– Например, вы?

– Да не собирался я ничем пользоваться!

– Зачем тогда собрался ехать?

– Потому, что у меня юридическое образование. Я могу отстоять интересы нашего коллектива без трат на зарубежных адвокатов.

– Да хватит врать-то!

– Тогда почему нам ничего об этом не сказал?

– Да! Мы, может, сами бы вас делегировали…

– Так я еще ничего и не сделал! – на бедном, перерезанном морщинами лбу, выступили крупные капли пота. – Я лишь хотел посоветоваться с уважаемым человеком.

– С Тохадзе? Он здесь каким боком? Он даже отказался с нами ехать.

– Вы не понимаете, Гурам Вахтангович летит на гастроли в Австралию.

– И какая связь?

– Так ведь это приблизительно в том же направлении. Я лишь хотел узнать нюансы получения визы, детали перелета, приблизительную стоимость поездки… Как можно без точной информации что-то планировать? – поймав идею, Бронштейн сразу почувствовал себя увереннее и даже приосанился. – Времени до окончания сезона не так уж и много: пока документы соберем, пока визы оформим, билеты, гостинцы, туда-сюда и бац! – новый сезон. Поэтому я считаю начинать действовать надо прямо сейчас. Вы же Кукумбаева искали без нас, почему я не могу проявить самостоятельность?

Накал эмоций постепенно стихал. Поняв, что основная опасность миновала, Семечка решила воспользоваться открывшимся коридором возможностей:

– Полностью согласна с Ефимом Григорьевичем. Мы должны добраться до этого острова, как можно быстрее. Или этим воспользуются другие. Поэтому беру свои слова обратно и готова пожертвовать собой ради коллектива.

– Это в каком смысле? – Кокорев с подозрением окинул ладную фигуру флейтистки.

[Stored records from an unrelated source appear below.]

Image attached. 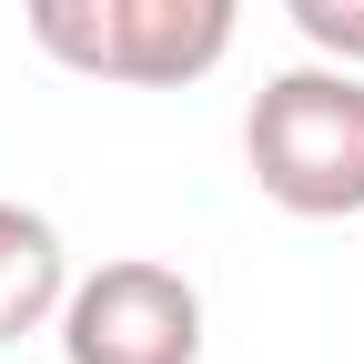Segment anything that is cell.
<instances>
[{"instance_id": "obj_1", "label": "cell", "mask_w": 364, "mask_h": 364, "mask_svg": "<svg viewBox=\"0 0 364 364\" xmlns=\"http://www.w3.org/2000/svg\"><path fill=\"white\" fill-rule=\"evenodd\" d=\"M243 162L263 182V203H284L304 223L364 213V71L354 61L273 71L243 112Z\"/></svg>"}, {"instance_id": "obj_2", "label": "cell", "mask_w": 364, "mask_h": 364, "mask_svg": "<svg viewBox=\"0 0 364 364\" xmlns=\"http://www.w3.org/2000/svg\"><path fill=\"white\" fill-rule=\"evenodd\" d=\"M61 354L71 364H203V294L172 263L122 253L61 294Z\"/></svg>"}, {"instance_id": "obj_3", "label": "cell", "mask_w": 364, "mask_h": 364, "mask_svg": "<svg viewBox=\"0 0 364 364\" xmlns=\"http://www.w3.org/2000/svg\"><path fill=\"white\" fill-rule=\"evenodd\" d=\"M243 0H122V61L112 81L132 91H193L203 71H223Z\"/></svg>"}, {"instance_id": "obj_4", "label": "cell", "mask_w": 364, "mask_h": 364, "mask_svg": "<svg viewBox=\"0 0 364 364\" xmlns=\"http://www.w3.org/2000/svg\"><path fill=\"white\" fill-rule=\"evenodd\" d=\"M61 294H71V253H61V233H51L31 203H0V344L41 334V324L61 314Z\"/></svg>"}, {"instance_id": "obj_5", "label": "cell", "mask_w": 364, "mask_h": 364, "mask_svg": "<svg viewBox=\"0 0 364 364\" xmlns=\"http://www.w3.org/2000/svg\"><path fill=\"white\" fill-rule=\"evenodd\" d=\"M21 21H31V41L61 71L112 81V61H122V0H21Z\"/></svg>"}, {"instance_id": "obj_6", "label": "cell", "mask_w": 364, "mask_h": 364, "mask_svg": "<svg viewBox=\"0 0 364 364\" xmlns=\"http://www.w3.org/2000/svg\"><path fill=\"white\" fill-rule=\"evenodd\" d=\"M284 11H294V31H304L324 61H354V71H364V0H284Z\"/></svg>"}]
</instances>
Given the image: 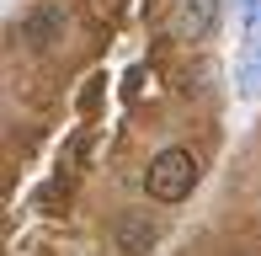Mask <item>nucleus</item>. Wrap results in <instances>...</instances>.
<instances>
[{
	"instance_id": "20e7f679",
	"label": "nucleus",
	"mask_w": 261,
	"mask_h": 256,
	"mask_svg": "<svg viewBox=\"0 0 261 256\" xmlns=\"http://www.w3.org/2000/svg\"><path fill=\"white\" fill-rule=\"evenodd\" d=\"M234 6H240V21H245V27L261 21V0H234Z\"/></svg>"
},
{
	"instance_id": "f257e3e1",
	"label": "nucleus",
	"mask_w": 261,
	"mask_h": 256,
	"mask_svg": "<svg viewBox=\"0 0 261 256\" xmlns=\"http://www.w3.org/2000/svg\"><path fill=\"white\" fill-rule=\"evenodd\" d=\"M192 187H197V155L181 149V144H165L144 171V192L155 203H187Z\"/></svg>"
},
{
	"instance_id": "f03ea898",
	"label": "nucleus",
	"mask_w": 261,
	"mask_h": 256,
	"mask_svg": "<svg viewBox=\"0 0 261 256\" xmlns=\"http://www.w3.org/2000/svg\"><path fill=\"white\" fill-rule=\"evenodd\" d=\"M213 27H219V0H181V16H176V32H181L187 43H203Z\"/></svg>"
},
{
	"instance_id": "7ed1b4c3",
	"label": "nucleus",
	"mask_w": 261,
	"mask_h": 256,
	"mask_svg": "<svg viewBox=\"0 0 261 256\" xmlns=\"http://www.w3.org/2000/svg\"><path fill=\"white\" fill-rule=\"evenodd\" d=\"M117 246H123V256H144L149 246H155V224H144V219H128V224L117 229Z\"/></svg>"
}]
</instances>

– Мы можем поехать на разведку вдвоем прямо сейчас. Зараз там все порешаем!

– В смысле, вы с Бронштейном? – тот аж закашлялся. – Ну да, идея на миллион.

– На двадцать миллионов, – мрачно произнесла Эльвира, не отрывая тяжелого взгляда от Галины. – Ну вы и жучка…

– А що не так? В любой момент эта хадина Кукумабев узнает, что на него собираются в суд подать и перепишет все свое имущество родственников. Что тогда?

Музыканты постепенно успокаивались. Определенный резон в словах Семечки был.

Та моментально почуяла перемену в настроении:

– Ехать надо прямо сейчас! Я могу.

В ту же секунду, прыгая на одной ноге и злой, словно сатана, из правой кулисы выскочил Федор Черкизский. По обыкновению, никого не стесняясь, он переодевался прямо за сценой, когда услышал предложение Семечки.

– Стоять! – проревел бас-баритон, появляясь перед оркестром в чем мать родила, а то, что она родила его в половине рубашки и без штанов, можно было даже не сомневаться. – Я хоть и интернационалист в седьмом поколении, но отправлять еврея с хохлушкой за деньгами к татарину, это уже перебор. Вы еще Балыков с ними отправьте! Чтоб наверняка. Контрольный нам всем в голову.

– Нет, вы слышали?! – моментально завелась Галина. – Он меня хохлушкой назвал! А сам пьет не просыхая.

– Вот именно! – вопреки здравому смыслу Черкизский обрадовался. – Я русский и пью не просыхая – значит, стереотипы работают. Нельзя вас за деньгами посылать.

Галина развернулась к контральто:

– Элечка, он ведь и вас оскорбил. Что это вообще такое?

Бледная, как римская тога, в которую была облачена, оперная дива застыла в соседней кулисе, не зная как реагировать. На самом деле ее потрясло не развязное поведение Федора, к этому она давно привыкла, ее шокировало, что кто-то решил их опередить.

– Это возмутительно! – она царственно выступила на сцену. – Федор Викторович, кто вам дал право оскорблять людей по национальному признаку?

– Эльвира Рустемовна, мы не на партсобрании, – холодно оборвал Прорвиська. – Давайте успокоимся и окончательно решим: или мы действуем сообща, или устраиваем крысиные бега.